====== Selected passage

Here’s a brief post on bootstrapping with some example code:

What is bootstrapping?

According to Wikipedia:

Bootstrapping is any test or metric that uses random sampling with replacement (e.g. mimicking the sampling process), and falls under the broader class of resampling methods. Bootstrapping assigns measures of accuracy (bias, variance, confidence intervals, prediction error, etc.) to sample estimates.[1][2] This technique allows estimation of the sampling distribution of almost any statistic using random sampling methods.[3][4]

Bootstrapping estimates the properties of an estimand (such as its variance) by measuring those properties when sampling from an approximating distribution. One standard choice for an approximating distribution is the empirical distribution function of the observed data. In the case where a set of observations can be assumed to be from an independent and identically distributed population, this can be implemented by constructing a number of resamples with replacement, of the observed data set (and of equal size to the observed data set).

============
====== Material

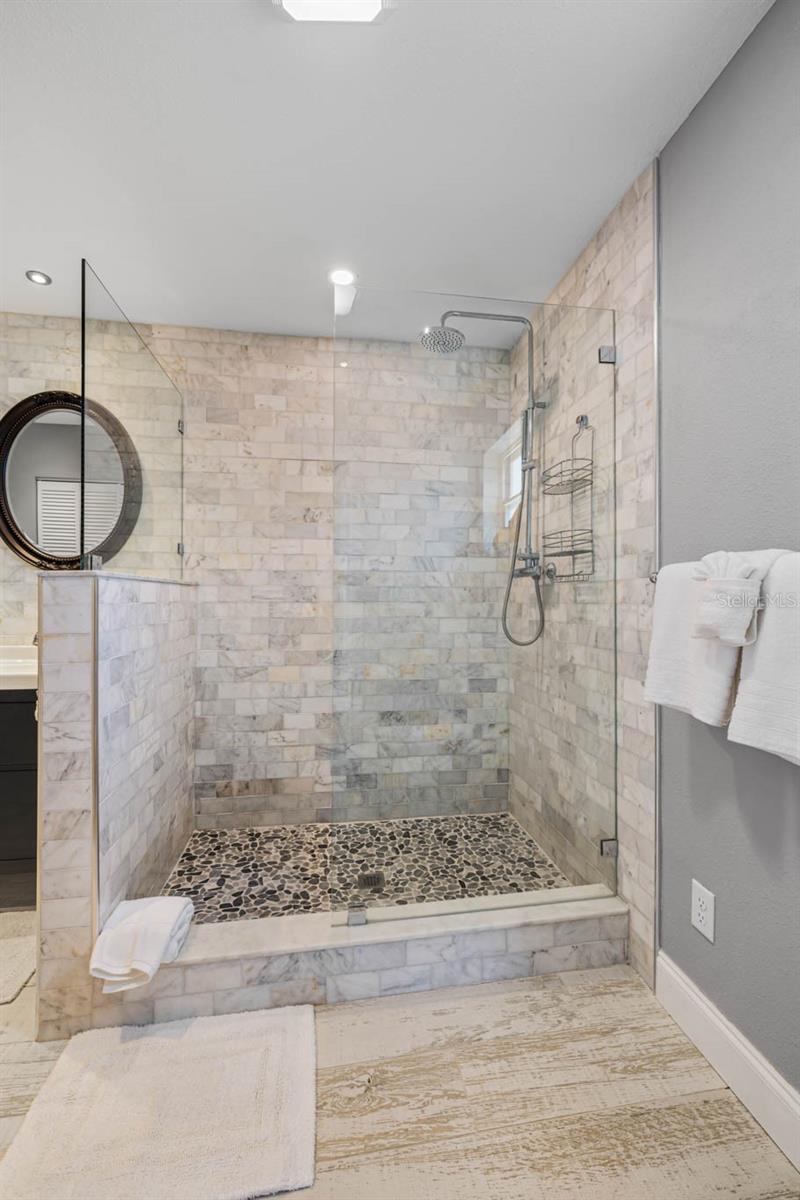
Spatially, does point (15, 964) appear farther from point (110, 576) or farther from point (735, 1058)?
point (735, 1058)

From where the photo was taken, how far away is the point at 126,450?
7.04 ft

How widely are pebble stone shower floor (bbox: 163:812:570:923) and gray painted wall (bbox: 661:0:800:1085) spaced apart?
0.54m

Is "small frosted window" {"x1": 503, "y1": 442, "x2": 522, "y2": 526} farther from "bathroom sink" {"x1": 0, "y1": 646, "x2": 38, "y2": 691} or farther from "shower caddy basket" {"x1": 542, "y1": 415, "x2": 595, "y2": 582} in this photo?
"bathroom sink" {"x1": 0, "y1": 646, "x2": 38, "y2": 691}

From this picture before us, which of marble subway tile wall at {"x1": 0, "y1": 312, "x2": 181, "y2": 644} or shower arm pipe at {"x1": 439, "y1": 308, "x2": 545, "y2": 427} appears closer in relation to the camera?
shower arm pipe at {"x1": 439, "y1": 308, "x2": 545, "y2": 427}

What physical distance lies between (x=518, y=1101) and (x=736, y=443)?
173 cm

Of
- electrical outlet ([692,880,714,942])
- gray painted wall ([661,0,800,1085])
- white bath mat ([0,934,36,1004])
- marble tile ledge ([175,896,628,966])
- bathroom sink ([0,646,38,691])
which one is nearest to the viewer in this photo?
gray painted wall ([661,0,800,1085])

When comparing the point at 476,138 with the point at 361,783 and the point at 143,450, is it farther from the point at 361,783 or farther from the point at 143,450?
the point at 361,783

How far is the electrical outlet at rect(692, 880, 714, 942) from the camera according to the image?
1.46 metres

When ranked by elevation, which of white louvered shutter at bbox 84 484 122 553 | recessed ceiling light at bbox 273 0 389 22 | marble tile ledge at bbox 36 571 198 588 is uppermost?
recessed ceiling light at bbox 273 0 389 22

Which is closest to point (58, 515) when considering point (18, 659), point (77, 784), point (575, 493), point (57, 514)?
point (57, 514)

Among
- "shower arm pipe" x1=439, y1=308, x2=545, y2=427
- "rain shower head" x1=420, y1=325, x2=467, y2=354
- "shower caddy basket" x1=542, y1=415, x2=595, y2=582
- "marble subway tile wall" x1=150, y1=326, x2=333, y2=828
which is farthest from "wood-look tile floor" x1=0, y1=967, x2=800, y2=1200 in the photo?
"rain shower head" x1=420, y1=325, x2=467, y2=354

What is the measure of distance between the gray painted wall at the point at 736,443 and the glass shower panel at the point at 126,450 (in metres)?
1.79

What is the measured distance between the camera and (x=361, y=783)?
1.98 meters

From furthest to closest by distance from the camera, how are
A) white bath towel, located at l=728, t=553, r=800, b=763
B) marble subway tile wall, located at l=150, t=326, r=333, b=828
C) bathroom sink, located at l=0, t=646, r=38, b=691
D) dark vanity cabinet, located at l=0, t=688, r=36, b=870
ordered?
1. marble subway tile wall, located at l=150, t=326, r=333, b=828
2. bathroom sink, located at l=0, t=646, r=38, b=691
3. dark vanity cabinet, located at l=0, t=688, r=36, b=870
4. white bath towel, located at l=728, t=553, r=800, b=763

============
====== Material

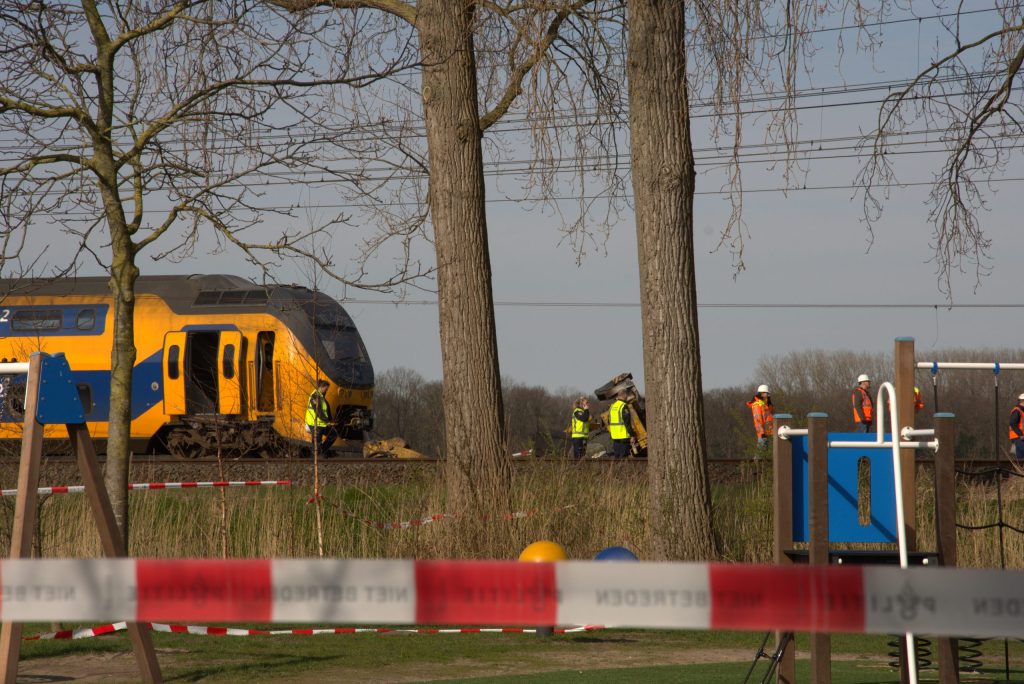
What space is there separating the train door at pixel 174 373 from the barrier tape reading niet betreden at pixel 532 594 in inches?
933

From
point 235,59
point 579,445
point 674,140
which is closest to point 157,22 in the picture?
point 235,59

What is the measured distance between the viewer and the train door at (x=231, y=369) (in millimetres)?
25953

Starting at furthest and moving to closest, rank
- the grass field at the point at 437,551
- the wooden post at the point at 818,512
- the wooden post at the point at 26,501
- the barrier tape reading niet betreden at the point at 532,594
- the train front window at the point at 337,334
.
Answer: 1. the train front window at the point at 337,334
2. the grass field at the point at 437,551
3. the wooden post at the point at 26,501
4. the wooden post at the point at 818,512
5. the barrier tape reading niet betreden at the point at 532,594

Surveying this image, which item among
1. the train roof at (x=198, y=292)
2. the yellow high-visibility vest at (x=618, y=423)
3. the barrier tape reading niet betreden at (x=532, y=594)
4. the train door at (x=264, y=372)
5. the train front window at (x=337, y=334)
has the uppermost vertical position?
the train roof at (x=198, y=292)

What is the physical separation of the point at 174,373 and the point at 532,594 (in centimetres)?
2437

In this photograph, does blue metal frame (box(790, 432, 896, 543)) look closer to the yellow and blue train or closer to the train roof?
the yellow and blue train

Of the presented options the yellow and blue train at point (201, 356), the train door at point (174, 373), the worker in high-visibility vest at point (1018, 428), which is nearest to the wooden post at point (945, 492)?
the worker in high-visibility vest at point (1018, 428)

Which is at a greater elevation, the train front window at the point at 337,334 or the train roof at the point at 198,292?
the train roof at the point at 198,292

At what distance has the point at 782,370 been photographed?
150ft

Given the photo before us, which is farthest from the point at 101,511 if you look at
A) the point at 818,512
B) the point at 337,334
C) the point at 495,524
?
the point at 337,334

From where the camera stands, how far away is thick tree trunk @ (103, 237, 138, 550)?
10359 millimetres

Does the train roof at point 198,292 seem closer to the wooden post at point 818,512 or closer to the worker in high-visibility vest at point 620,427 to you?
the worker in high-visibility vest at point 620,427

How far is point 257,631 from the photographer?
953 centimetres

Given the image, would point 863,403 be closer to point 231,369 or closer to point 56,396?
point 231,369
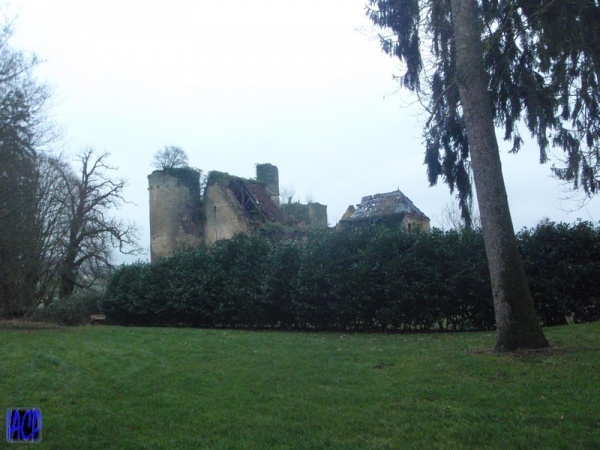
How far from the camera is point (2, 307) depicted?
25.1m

============
====== Material

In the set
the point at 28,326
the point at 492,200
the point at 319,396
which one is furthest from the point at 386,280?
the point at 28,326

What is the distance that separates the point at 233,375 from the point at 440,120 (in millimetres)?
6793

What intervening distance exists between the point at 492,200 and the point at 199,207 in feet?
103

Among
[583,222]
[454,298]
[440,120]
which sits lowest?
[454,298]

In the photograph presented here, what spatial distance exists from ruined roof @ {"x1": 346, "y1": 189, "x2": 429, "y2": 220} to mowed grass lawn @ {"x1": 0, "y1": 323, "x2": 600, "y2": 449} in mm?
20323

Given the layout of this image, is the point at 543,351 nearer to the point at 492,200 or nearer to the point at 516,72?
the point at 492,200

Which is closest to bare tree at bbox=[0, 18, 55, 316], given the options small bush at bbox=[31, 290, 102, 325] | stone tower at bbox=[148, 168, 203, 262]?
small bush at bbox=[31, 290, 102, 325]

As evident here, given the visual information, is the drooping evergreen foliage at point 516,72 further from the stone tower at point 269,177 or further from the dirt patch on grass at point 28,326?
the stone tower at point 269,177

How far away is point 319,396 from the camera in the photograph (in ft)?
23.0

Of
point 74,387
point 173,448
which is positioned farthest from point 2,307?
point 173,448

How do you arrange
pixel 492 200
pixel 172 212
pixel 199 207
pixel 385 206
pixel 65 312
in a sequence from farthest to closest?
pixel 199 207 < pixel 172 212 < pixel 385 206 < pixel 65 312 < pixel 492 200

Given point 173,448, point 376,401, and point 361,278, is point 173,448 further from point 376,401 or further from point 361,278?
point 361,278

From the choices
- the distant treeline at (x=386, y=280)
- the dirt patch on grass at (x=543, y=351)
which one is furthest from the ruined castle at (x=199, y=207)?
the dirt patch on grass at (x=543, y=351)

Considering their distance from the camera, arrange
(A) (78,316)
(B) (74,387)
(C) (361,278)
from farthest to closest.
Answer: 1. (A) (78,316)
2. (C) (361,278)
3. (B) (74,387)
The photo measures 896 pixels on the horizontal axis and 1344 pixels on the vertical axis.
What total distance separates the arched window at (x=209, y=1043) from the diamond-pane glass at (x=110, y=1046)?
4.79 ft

============

### [What is asked]
Please answer from the bootstrapping passage: what does it give as one standard choice for an approximating distribution?

### [Worked solution]
The empirical distribution function of the observed data.